## EXCERPTED PASSAGE
^^^^^^^^^^^^^^^^

An open API service indexing awesome lists of open source software.

https://github.com/object88/rope-experiment

Experiment to evaluate different implementations of the rope data structure
https://github.com/object88/rope-experiment

data-structures go rope

Last synced: 8 months ago
JSON representation

Experiment to evaluate different implementations of the rope data structure

Awesome Lists containing this project

README

          

# rope-experiment

Experiment to evaluate different implementations of the rope data structure. Conclusions of this (ongoing?) experiement are implemented in [rope](https://github.com/object88/rope).

The [rope data structure](https://en.wikipedia.org/wiki/Rope_(data_structure)) is a way to handle ad-hoc edits to largish blocks of text, as one might make in a text editor. To understand the difference in CPU usage for an edit, the project compares bare string manipulation with a basic rope implementation [translated from JavaScript](https://github.com/component/rope), and an improved version that operates over raw byte arrays.

## Implementations

`v1` is a simple string. Edits are made by reconstructing the whole string using `bytes.Buffer`.

`v2` is an actual rope implementation, using substrings as the data structure in each node in the B-Tree structure.

^^^^^^^^^^^^^^^^

## DATA SHOWN
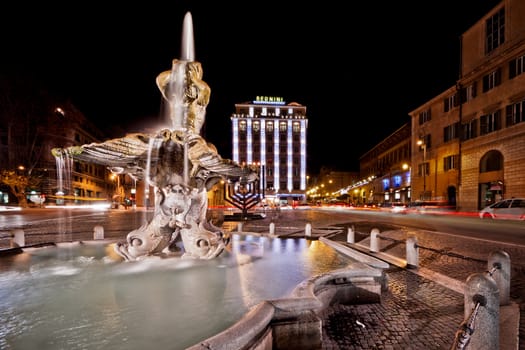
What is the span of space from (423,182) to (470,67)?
14.5 m

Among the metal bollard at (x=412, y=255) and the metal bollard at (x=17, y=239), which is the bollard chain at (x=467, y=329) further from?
the metal bollard at (x=17, y=239)

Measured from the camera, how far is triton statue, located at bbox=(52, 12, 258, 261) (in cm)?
638

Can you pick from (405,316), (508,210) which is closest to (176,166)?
(405,316)

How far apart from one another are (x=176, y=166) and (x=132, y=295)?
3.43 metres

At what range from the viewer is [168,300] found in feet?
13.5

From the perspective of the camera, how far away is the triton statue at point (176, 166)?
20.9 feet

^^^^^^^^^^^^^^^^

From the rope data structure page above, transcribe the part that opens with the words containing "# rope-experiment" and closes with "implemented in [rope](https://github.com/object88/rope).".

## OUTPUT OF THE TASK
# rope-experiment

Experiment to evaluate different implementations of the rope data structure. Conclusions of this (ongoing?) experiement are implemented in [rope](https://github.com/object88/rope).